**Document passage:**
┌──

The important question that I have asked myself is what sort of pattern do I see the markets and the real economy settling into. I have come up with three possible scenarios:

  1. A V or a U shape recovery
  2. A GFC-like scenario
  3. A Great Depression-like scenario

My focus is on its impact, not on the probabilities of each scenario. That is, if a given scenario materializes, how should I conduct my life such that I am not blind-sided and caught off-guard. Personally, I lean more towards scenarios 2 and 3 due to my reading of both bullish and bearish investment articles. 

Scenario 2 is what I have (kinda) prepared for for the past couple of years. A balanced mix of cash (excluding emergency funds since they are accounted for separately), precious metals, and equities. I have indirect exposure to bonds as well through the giving of SSBs to my mum. My equities allocation will obviously be destroyed in scenario 2, but that is a given and I have made peace with it a few years back. There are ways to reduce the impact of equity destruction. The first is to take partial profits (which I have done with varying success in the past 2 years) and the second way is to market time, which I decided not to do as an income investor.

In terms of the impact of scenario 3, it would be all the more devastating. If I were to give my honest opinion, I think, by then, most people would be having trouble with daily subsistence; investing would be the last thing on their minds. To mitigate the impact of scenario 3, I have been building up an emergency fund for my mum and myself, a concentrated position in precious metals, and (soon) a concentrated position in cryptocurrencies. This is not new; regular readers would know that I have been building up my emergency fund for a couple of years already and that I have a sizeable position in precious metals as well. If scenario 3 unfolds, we would be hurt, but we wouldn't be the first to hit rock bottom.

But before we get into the knitty-gritty, we'll start with the usual.

Dividend Income

Q1 2020 SGD Dividend Income

Dividends received in Q1 2020 fell slightly compared to the same quarter in the previous year. This was due to a reduction in my Singtel position some time back.

Q1 2020 USD Dividend Income

In contrast, USD-denominated dividends increased slightly due to a dividend increase from Blackrock.

Moving forward, I expect dividends to fall further. Dividends received would be used to pare down credit card debt from buying cryptocurrencies.

In this quarter, all of my investment actions were cryptocurrency-related.

I have added to my positions in bitcoin and ether when the price crashed.

I have initiated a new but smallish position in Binance Coin (BNB), the in-house coin of Binance (the company). The rationale is that Binance (the company) has been growing by leaps and bounds in the cryptocurrency sphere. Their business model involves being the one-stop shop for pretty-much everything cryptocurrency-related. Would you like to purchase/sell cryptocurrencies? You could use BNB to defray your trading cost. Would you like to participate in initial coin offerings (ICOs) or initial exchange offerings (IEOs) on Binance? You need BNB to participate as well. Would you like to swap coins on Binance dex? You need BNB as well.

Hence, Binance (the company) stimulates demand for BNB by offering a compelling variety of choices to users in the ecosystem. These choices compete for a limited number of BNB that are available. Theoretically, demand would encourage the growth in BNB price over the long haul.

For risk management, I have kept the size of my BNB position small. It is a centralized coin and there are mixed comments on Binance (the company) and BNB online.

Next, I initiated a new position in Chainlink (LINK). Oh boy, this will be something pretty complicated to explain. Lemme try using a simplified example to illustrate how chainlink works instead.

└──

**Items:**
┌──

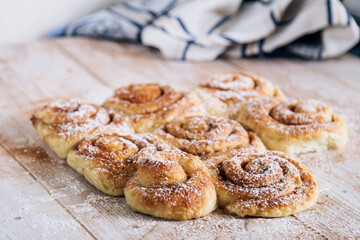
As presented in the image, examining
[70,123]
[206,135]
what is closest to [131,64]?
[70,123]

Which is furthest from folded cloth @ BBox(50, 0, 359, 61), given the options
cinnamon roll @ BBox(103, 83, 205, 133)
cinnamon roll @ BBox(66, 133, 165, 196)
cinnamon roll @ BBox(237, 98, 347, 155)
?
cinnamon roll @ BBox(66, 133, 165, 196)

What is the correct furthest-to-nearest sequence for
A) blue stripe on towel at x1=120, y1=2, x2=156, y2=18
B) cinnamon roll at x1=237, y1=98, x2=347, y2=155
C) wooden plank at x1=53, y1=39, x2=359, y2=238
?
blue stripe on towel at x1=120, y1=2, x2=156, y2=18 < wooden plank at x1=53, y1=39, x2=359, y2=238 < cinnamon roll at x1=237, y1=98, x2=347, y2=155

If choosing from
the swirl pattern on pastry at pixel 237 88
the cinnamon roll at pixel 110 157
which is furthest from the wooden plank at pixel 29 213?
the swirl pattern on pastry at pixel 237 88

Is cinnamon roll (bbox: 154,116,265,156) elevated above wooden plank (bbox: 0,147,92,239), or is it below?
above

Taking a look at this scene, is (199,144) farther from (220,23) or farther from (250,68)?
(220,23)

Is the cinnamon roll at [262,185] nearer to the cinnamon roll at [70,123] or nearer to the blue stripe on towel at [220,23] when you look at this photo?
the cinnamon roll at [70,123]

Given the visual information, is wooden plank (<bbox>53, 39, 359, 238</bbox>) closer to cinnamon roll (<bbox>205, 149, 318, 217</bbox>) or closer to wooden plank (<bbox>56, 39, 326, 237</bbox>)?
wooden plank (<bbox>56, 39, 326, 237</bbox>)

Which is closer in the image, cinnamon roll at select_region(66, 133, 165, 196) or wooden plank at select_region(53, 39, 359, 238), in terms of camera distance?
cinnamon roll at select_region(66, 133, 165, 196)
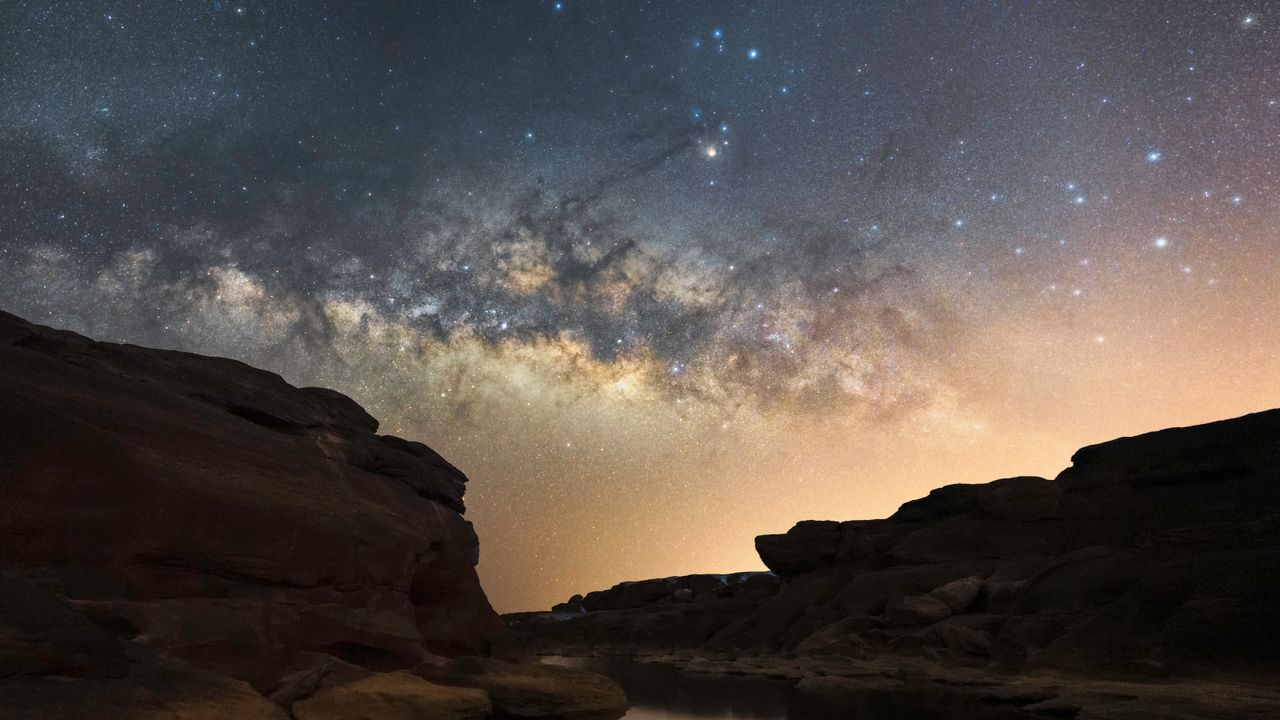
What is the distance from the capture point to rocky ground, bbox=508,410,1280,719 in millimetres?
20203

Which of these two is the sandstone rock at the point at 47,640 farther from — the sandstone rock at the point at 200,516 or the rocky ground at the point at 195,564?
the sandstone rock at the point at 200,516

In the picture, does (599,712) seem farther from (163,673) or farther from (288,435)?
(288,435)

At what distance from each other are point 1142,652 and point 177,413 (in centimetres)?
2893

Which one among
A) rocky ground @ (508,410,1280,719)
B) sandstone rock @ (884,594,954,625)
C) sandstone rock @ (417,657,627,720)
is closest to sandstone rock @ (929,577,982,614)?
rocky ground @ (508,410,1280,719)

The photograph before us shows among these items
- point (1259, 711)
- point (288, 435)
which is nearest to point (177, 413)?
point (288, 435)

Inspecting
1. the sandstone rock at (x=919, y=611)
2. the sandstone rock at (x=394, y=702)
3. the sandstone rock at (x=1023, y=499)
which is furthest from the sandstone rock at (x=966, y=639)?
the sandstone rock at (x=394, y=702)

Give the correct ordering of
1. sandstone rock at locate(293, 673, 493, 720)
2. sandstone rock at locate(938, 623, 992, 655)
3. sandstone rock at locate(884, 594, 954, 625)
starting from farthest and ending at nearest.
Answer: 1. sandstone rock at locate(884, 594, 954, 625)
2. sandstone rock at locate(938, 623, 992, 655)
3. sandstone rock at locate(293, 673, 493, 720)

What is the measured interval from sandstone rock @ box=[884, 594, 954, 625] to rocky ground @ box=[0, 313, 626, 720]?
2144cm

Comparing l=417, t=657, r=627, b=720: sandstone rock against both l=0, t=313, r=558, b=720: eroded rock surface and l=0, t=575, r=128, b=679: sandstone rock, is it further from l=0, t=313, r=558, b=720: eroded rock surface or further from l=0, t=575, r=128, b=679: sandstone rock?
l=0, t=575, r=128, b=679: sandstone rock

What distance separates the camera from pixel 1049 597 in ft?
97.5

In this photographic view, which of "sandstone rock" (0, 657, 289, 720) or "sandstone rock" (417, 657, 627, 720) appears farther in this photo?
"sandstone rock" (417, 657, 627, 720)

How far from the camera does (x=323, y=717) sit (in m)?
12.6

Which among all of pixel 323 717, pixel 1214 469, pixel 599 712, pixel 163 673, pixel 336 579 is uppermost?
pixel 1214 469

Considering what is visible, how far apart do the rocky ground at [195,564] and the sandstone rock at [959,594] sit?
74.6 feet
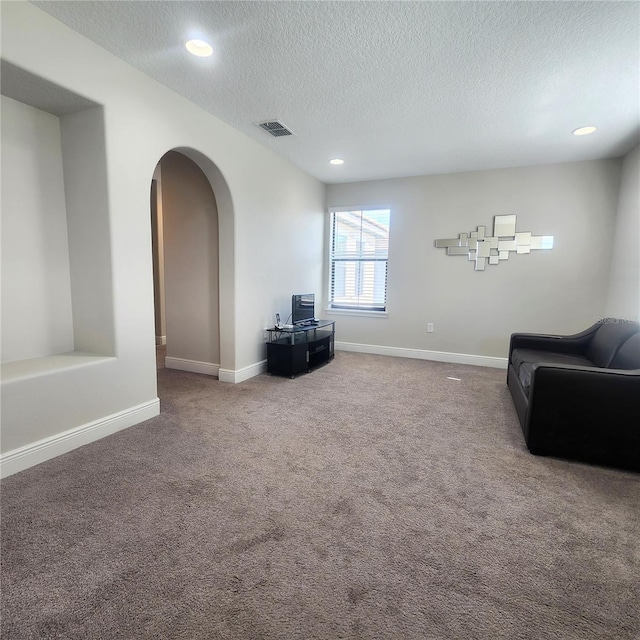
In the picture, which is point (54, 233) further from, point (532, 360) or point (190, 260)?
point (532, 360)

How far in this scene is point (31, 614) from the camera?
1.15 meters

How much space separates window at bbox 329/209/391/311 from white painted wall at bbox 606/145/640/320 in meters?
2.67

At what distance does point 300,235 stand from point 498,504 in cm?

└──

Please answer these questions about the investment update:
(a) Which two of the three scenarios does the writer lean towards?
(b) What caused SGD dividends received in Q1 2020 to fall slightly?
(c) Why did USD-denominated dividends increase slightly?
The listing was taken from a separate source.

(a) Scenarios 2 and 3: a GFC-like scenario and a Great Depression-like scenario.
(b) A reduction in the writer's Singtel position some time back.
(c) Blackrock increased its dividend.